The incentive program, which is overseen by Puerto Rico's Department of Economic Development and Commerce (DEDC), isn't available to native residents, who sometimes face tax rates as high as 33% — or to those who became residents before 2012, when the tax benefits were enacted.

It was set up as a way to lure rich mainland Americans to move to Puerto Rico to help boost its economy by building businesses and creating jobs for the island.

But for years, Puerto Rico failed to verify that those taking advantage of the tax haven were in compliance, according to the Center for Investigative Journalism of Puerto Rico. It wasn't until 2021 that the DEDC started to audit the program and its approximately 5,000 beneficiaries. No findings have been announced. 

In July, the IRS said it had identified 100 individuals claiming the tax benefits in the U.S. territory who were violating the rules. Beneficiaries must buy a home on the island within two years of becoming Puerto Rico residents, are required to spend half their time there, pay federal taxes on income earned in the U.S. and must also give $10,000 annually to approved Puerto Rican charities.

"These wealthy individuals are attempting to avoid U.S. taxation on U.S. source income, and we expect many of these cases to proceed to criminal investigation," the IRS said in its July press release.

In response to a Freedom of Information Act request filed by Puerto Rican and U.S. advocacy groups, the IRS said initially that it planned to release documents stemming from its audit by the summer, the lawmakers' letter said, adding that the groups were informed by the IRS that the date for that release had slipped to December. 

"The IRS and Treasury Department must make Act 22 enforcement a priority and shed light on their oversight of U.S. individuals unlawfully claiming benefits under this law, " Velazquez said in a statement. 

In their letter to the IRS, Democratic lawmakers suggested that even those who may technically be in compliance are taking advantage of the law to force Puerto Ricans out of their homes.  

"The tax haven that Act 22 has created in Puerto Rico has proliferated the use of short term rentals ("STRs"), increased cash property sales and market speculation, and caused displacement for the Puerto Rican people themselves," the letter says.

"What we have seen is the exacerbation of displacement as a result of these beneficiaries, you know, they come in, they don't pay taxes, they have cash, so they speculate on real estate, a property that would probably cost $100,000 now cost $300,000, half a million.
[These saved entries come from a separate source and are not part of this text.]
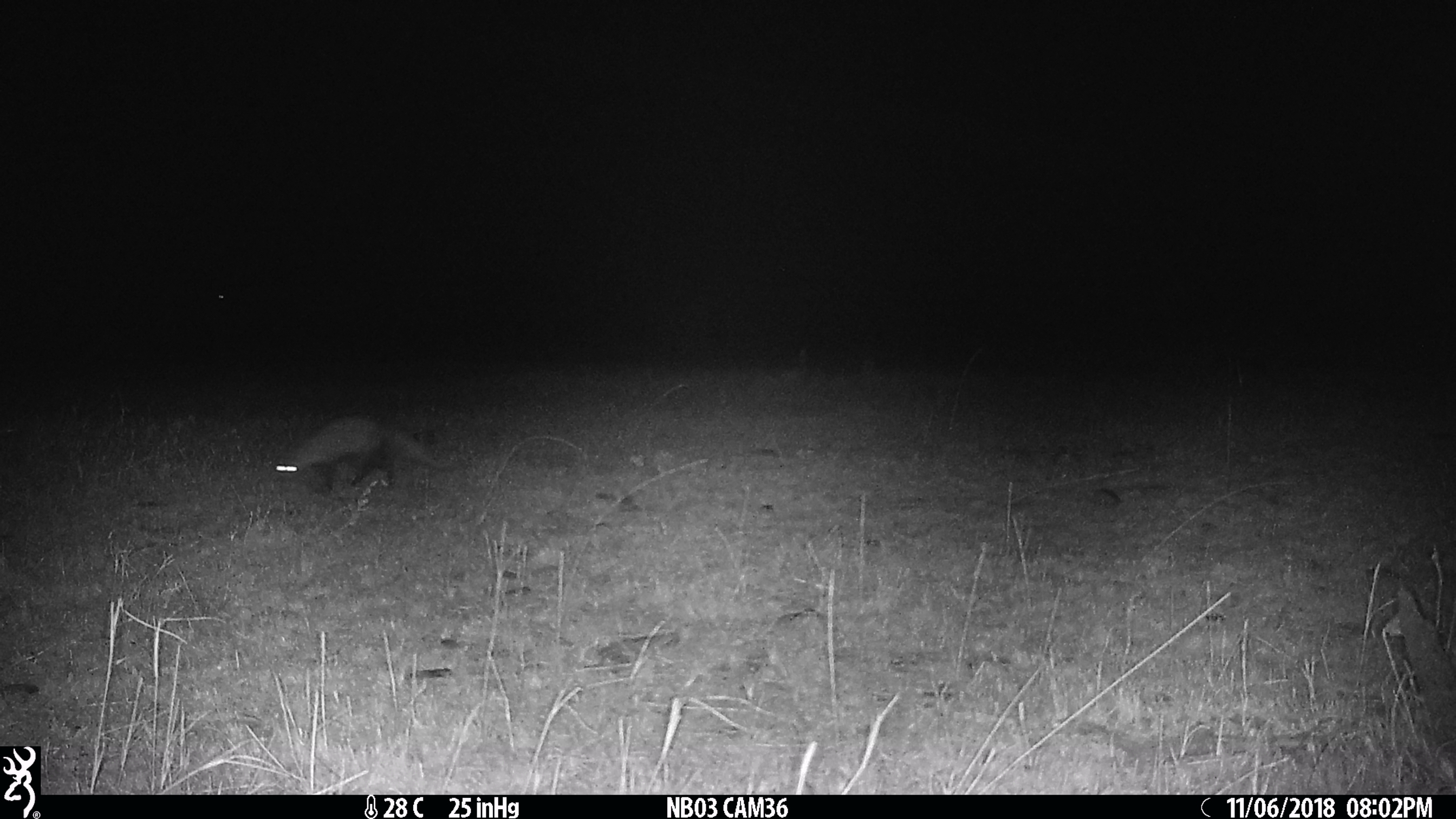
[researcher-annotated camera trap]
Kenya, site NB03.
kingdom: Animalia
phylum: Chordata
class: Mammalia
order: Carnivora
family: Herpestidae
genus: Ichneumia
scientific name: Ichneumia albicauda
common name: white-tailed mongoose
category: mongoose white tailed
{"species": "mongoose white tailed (white-tailed mongoose) (Ichneumia albicauda)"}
And that has obviously exacerbated the housing crisis in Puerto Rico," Marlyn Goyco, national organizing manager for the Center for Popular Democracy, told CBS News.

The skyrocketing prices are putting home ownership out of reach for many Puerto Ricans, whose median household income is $21,967. At least 41% of the population live in poverty, according to the U.S. Census Bureau. At the same time, housing prices on the island have spiked at least 36% in the last five years,  Federal Housing Finance Agency data indicates. 

The lawmakers point out that Act 22 has resulted in loss of income to the U.S. Treasury, too, noting that 647 people who have become Puerto Rico residents and use the tax benefit altogether paid over $500 million in federal income taxes in the five years before they relocated to the island. That small statistic, they said, offers "a glimpse into the critical revenue that the United States is losing due to the tax evasion scheme created by Act 22."

The IRS has not yet responded to a request for comment. 

Because it's uncertain when the IRS investigation will conclude and when the local government will decide to publish its findings about the beneficiaries of the program, Goyco says the biggest concern is the "unaffordability of living in Puerto Rico."

"We have the highest sales tax. We also get the highest electric bill," Goyco said. "Our concern is that it's going to be a Puerto Rico without Puerto Ricans because it's just becoming increasingly hard for people to live here," she added. 

"For young people that go to university, there's not enough opportunities to work, and the thing is, this law does not provide any of that. If anything, it's just bringing people in to live here in paradise without having to pay and to support their communities," Goyco added.